Lors d'une réunion, le chef du personnel médical de l'hôpital, en colère, arrogant et visiblement irrité, a dit à son père en frappant sur la table : « J'ai étudié huit ans pour avoir le pouvoir de décider ce qui est le mieux pour un patient, tandis que toi, avec avec beaucoup de respect, il n'a jamais fréquenté la médecine un seul jour » ; et a quitté la chambre, emmenant toute l'équipe médicale avec lui. Le ministère public fédéral et les médias ont été mobilisés et la jeune fille a réussi à sortir de l'hôpital. Traitée par des spécialistes en médecine indigène, la jeune fille a réagi, son pied s'est calmé et elle a été renvoyée.

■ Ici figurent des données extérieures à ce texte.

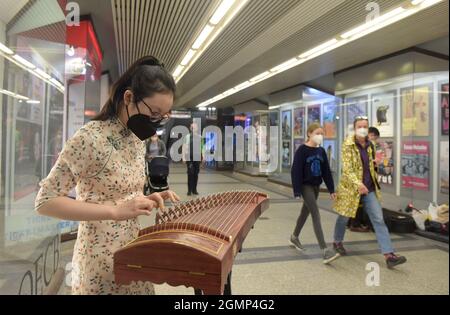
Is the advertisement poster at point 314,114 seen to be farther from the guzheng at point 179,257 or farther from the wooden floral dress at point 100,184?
the guzheng at point 179,257

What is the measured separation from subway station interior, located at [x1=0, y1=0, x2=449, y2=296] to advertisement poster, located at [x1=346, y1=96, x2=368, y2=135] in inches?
1.5

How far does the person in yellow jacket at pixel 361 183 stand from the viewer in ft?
12.0

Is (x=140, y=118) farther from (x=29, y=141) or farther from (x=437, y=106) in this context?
(x=437, y=106)

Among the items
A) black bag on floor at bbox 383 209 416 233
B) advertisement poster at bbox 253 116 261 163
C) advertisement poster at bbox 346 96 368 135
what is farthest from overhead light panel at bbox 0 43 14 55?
advertisement poster at bbox 253 116 261 163

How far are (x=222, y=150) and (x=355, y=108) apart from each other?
9.49 feet

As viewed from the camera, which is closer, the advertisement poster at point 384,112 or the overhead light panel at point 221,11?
the overhead light panel at point 221,11

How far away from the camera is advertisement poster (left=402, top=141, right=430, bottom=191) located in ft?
20.5

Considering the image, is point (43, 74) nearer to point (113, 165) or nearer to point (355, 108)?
point (113, 165)

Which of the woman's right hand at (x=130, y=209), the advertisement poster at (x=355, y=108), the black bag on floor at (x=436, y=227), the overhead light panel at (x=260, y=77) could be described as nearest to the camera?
the woman's right hand at (x=130, y=209)

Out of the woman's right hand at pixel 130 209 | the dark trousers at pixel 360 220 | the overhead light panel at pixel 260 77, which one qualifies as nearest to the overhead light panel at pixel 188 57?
the overhead light panel at pixel 260 77

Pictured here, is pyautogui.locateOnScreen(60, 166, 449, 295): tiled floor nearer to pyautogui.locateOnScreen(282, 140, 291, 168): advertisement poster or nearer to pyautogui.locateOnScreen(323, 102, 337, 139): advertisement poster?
pyautogui.locateOnScreen(323, 102, 337, 139): advertisement poster

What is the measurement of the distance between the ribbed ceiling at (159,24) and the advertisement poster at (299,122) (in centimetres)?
455
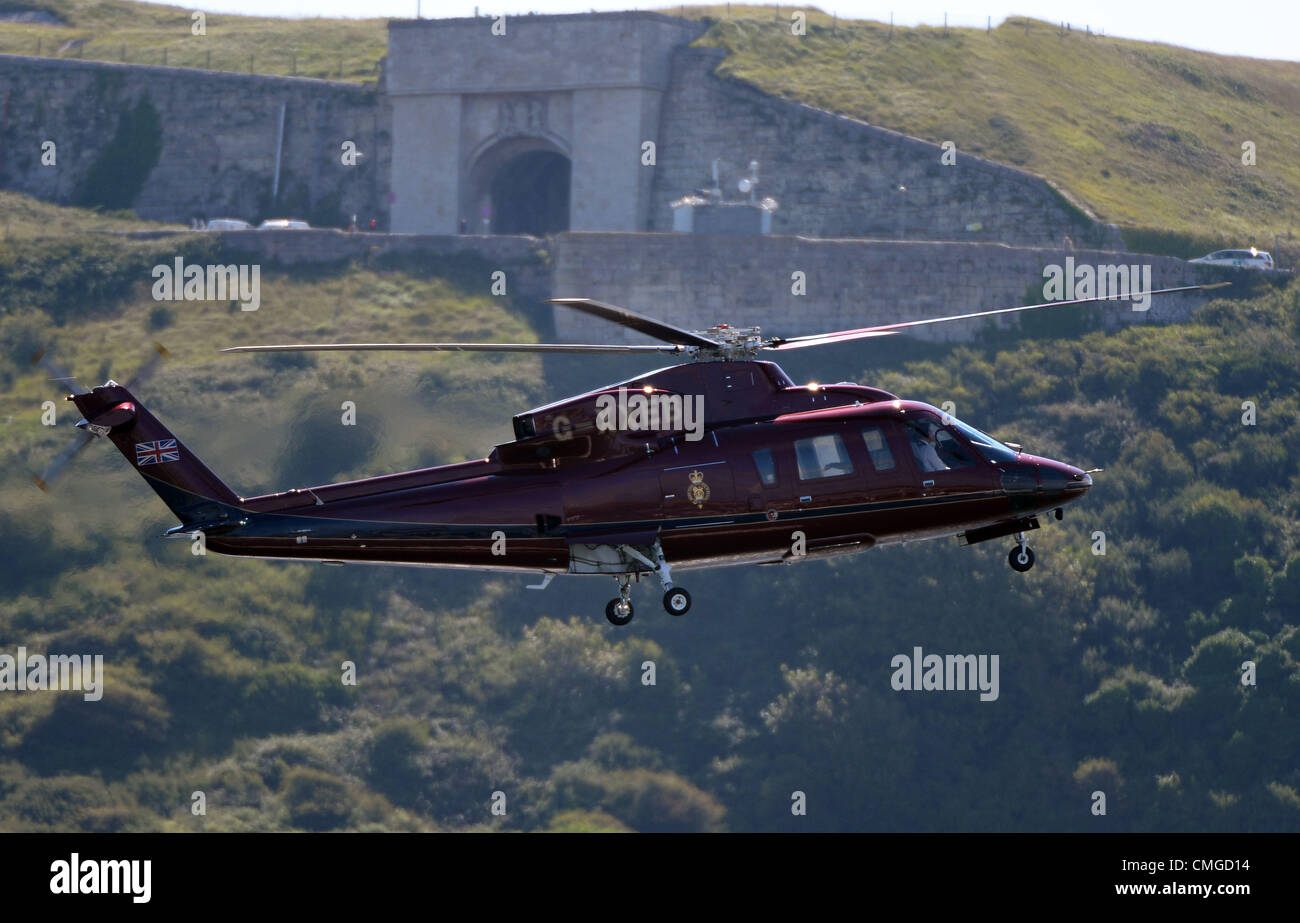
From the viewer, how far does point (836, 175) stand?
88.8 metres

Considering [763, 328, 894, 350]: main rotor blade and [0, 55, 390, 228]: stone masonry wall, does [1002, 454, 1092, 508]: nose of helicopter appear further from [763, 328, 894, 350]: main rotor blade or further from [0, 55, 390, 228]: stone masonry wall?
[0, 55, 390, 228]: stone masonry wall

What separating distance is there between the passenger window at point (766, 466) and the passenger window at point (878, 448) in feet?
5.38

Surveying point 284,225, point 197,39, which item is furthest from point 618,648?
point 197,39

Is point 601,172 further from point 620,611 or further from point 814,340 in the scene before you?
point 620,611

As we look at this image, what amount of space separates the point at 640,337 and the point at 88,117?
35478 mm

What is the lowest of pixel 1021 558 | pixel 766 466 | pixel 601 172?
pixel 1021 558

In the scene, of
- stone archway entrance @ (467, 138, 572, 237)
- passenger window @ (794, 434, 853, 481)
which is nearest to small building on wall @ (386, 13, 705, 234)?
stone archway entrance @ (467, 138, 572, 237)

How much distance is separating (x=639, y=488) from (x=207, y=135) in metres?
70.4

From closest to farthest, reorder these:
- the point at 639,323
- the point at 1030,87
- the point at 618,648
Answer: the point at 639,323
the point at 618,648
the point at 1030,87

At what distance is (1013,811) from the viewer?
69250 mm

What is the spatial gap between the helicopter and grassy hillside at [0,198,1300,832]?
32362 mm

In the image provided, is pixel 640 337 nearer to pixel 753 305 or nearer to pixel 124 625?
pixel 753 305
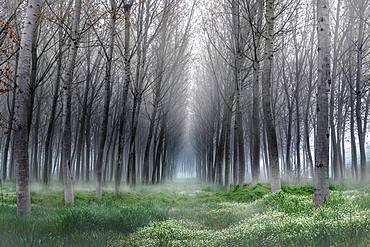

Après avoir obtenu son diplôme en philosophie, Yupuri a abandonné la faculté de droit, s'est inscrite à un cours de troisième cycle en anthropologie sociale et a rejoint le Nucleus for Indigenous Amazon Studies - NEAI, à l'UFAM, qui compte la participation d'étudiants et de chercheurs autochtones. NEAI se consacre à la production de connaissances pour une meilleure compréhension des concepts autochtones et de la réalité culturelle complexe de l'Amazonie. En 2017, il a fondé le Centre de médecine indigène Bahserikowi, basé à Manaus. La médecine indigène considère que l'être humain est composé d'éléments animaux, végétaux (forêt), eau, terre (minéral), air et lumière ; le corps humain est la synthèse de tous ces éléments – le monde en moi. C'est en ce sens que prendre soin de la nature, c'est prendre soin du corps humain.
La thèse de doctorat a été développée au milieu de son travail avec des collègues de NEAI et de l'interaction quotidienne et du suivi de la pratique de spécialistes en médecine indigène qui travaillaient au Centre Bahserikowi, ce qui l'a référé à son apprentissage d'enfance avec son grand-père. Les spécialistes de la médecine indigène avaient l'habitude de dire que l'esprit de João Paulo « était plus concentré sur l'apprentissage des 'blancs' » ; il n'a pas obtenu son diplôme de spécialiste en médecine indigène, il a suivi une formation d'anthropologue, d'intellectuel organique ou, selon les mots de Yupuri Lima Barreto, d'anthropologue indigène. Dans la construction d'une Anthropologie Indigène, elle recherche « un dialogue plus symétrique entre les modèles de savoirs scientifiques occidentaux, construits par l'écrit, et les savoirs indigènes, fondés sur l'oralité ».
Aux côtés d'Ailton Krenak, Davi Kopenawa, Jaider Esbell, Raoni Metuktire et Sonia Guajajara, Yupuri s'engage à préserver la culture et l'estime de soi des peuples autochtones et à lutter pour leurs droits et leur survie.